---------- Provided entries

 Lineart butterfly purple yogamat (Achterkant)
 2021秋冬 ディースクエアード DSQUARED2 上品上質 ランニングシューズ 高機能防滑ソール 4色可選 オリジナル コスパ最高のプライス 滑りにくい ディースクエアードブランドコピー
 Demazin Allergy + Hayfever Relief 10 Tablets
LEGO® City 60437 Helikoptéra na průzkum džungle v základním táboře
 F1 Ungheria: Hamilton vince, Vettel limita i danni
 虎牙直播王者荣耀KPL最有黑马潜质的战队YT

--------------------
---------- Provided entries

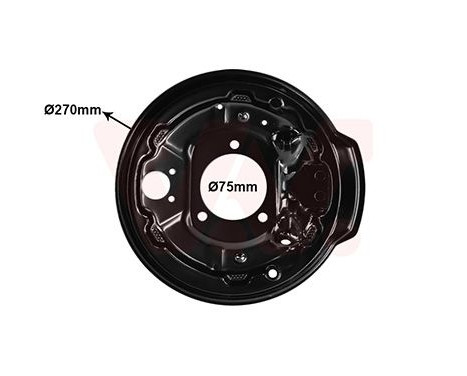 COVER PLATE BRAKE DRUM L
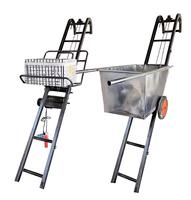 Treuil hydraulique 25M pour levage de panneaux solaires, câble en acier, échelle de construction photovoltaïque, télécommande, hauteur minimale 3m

--------------------

**Your objective:** Count how many lines of the items contain the word "butterfly" and reply with only that number.

**Solved problem:** 1